Corresponding Author

Antonio M. Lallena

Departamento de Física Atómica, Molecular y Nuclear, Universidad de Granada, E-18071 Granada, Spain

Author to whom correspondence should be addressed. Electronic mail: [email protected]Search for more papers by this author
First published: 15 May 2018
Citations: 10

Abstract

Purpose

The purpose of this study was to assess the effects of brain movements induced by heartbeat on dose distributions in synchrotron micro- and minibeam radiation therapy and to develop a model to help guide decisions and planning for future clinical trials.

Methods

The Monte Carlo code PENELOPE was used to simulate the irradiation of a human head phantom with a variety of micro- and minibeam arrays, with beams narrower than 100 μm and above 500 μm, respectively, and with radiation fields of 1 × 2 cm and 2 × 2 cm. The dose in the phantom due to these beams was calculated by superposing the dose profiles obtained for a single beam of 1 μm × 2 cm.
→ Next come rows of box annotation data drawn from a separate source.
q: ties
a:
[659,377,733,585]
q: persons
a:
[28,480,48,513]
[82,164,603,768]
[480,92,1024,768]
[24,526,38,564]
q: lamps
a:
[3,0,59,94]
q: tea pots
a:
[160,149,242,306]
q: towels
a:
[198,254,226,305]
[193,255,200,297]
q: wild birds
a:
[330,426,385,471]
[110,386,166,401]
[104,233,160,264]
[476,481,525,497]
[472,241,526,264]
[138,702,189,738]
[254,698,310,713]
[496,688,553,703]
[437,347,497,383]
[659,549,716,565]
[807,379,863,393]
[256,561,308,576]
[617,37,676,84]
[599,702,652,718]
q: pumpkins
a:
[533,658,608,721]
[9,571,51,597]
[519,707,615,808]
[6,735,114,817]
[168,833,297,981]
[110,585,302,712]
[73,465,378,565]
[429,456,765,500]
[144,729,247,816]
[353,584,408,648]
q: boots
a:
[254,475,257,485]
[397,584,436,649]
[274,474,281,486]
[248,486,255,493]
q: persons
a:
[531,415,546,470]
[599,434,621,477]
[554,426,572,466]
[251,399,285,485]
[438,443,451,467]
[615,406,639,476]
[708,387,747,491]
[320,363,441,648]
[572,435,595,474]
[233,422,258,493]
A parameter δ, accounting for the total displacement of the brain during the irradiation and due to the cardiosynchronous pulsation, was used to quantify the impact on peak-to-valley dose ratios and the full width at half maximum.

Results

The difference between the maximum (at the phantom entrance) and the minimum (at the phantom exit) values of the peak-to-valley dose ratio reduces when the parameter δ increases. The full width at half maximum remains almost constant with depth for any δ value. Sudden changes in the two quantities are observed at the interfaces between the various tissues (brain, skull, and skin) present in the head phantom. The peak-to-valley dose ratio at the center of the head phantom reduces when δ increases, remaining above 70% of the static value only for minibeams and δ smaller than ∼200 μm.

Conclusions

Optimal setups for brain treatments with synchrotron radiation micro- and minibeam combs depend on the brain displacement due to cardiosynchronous pulsation. Peak-to-valley dose ratios larger than 90% of the maximum values obtained in the static case occur only for minibeams and relatively large dose rates.